• Instructions for the task
Print the portion of the entries that starts with the line containing "From a visual" and continues through the end of the entries, including both that first line and the last one, reproducing every line unchanged.

[Excerpts from a spatial dataset]
◇ ◇ ◇ ◇ ◇

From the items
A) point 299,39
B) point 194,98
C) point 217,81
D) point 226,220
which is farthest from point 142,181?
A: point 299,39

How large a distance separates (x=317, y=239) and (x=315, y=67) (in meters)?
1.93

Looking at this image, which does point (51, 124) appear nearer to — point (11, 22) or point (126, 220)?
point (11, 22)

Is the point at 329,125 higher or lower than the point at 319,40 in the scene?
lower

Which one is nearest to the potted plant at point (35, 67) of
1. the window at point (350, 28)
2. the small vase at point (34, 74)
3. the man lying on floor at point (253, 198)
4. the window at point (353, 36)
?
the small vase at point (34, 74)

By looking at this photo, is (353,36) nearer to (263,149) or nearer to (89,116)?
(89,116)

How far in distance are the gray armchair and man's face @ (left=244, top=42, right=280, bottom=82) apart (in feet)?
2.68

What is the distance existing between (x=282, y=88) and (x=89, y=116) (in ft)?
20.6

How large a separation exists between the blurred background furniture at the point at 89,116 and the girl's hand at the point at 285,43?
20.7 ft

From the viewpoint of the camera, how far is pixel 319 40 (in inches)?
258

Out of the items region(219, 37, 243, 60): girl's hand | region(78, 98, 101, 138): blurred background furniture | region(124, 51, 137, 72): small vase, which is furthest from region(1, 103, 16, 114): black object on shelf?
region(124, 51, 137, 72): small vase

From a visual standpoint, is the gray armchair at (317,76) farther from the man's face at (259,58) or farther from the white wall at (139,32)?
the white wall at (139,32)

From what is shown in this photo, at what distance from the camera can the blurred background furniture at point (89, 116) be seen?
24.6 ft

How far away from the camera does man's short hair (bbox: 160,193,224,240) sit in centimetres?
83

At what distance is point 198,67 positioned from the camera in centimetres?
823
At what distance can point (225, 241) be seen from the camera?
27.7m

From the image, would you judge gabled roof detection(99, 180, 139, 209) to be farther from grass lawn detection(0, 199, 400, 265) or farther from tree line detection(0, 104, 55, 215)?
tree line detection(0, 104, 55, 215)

◇ ◇ ◇ ◇ ◇

• Reply
From a visual standpoint, is the gray armchair at (317,76) farther from the man's face at (259,58) or farther from the white wall at (139,32)?
the white wall at (139,32)

From what is shown in this photo, at what distance from the camera can the blurred background furniture at point (89, 116) be seen?
24.6 ft

How far away from the camera does man's short hair (bbox: 160,193,224,240) sit in centimetres?
83

At what distance is point 198,67 positioned from the camera in centimetres?
823
At what distance can point (225, 241) be seen from the camera?
27.7m

From the image, would you judge gabled roof detection(99, 180, 139, 209) to be farther from grass lawn detection(0, 199, 400, 265) or farther from tree line detection(0, 104, 55, 215)?
tree line detection(0, 104, 55, 215)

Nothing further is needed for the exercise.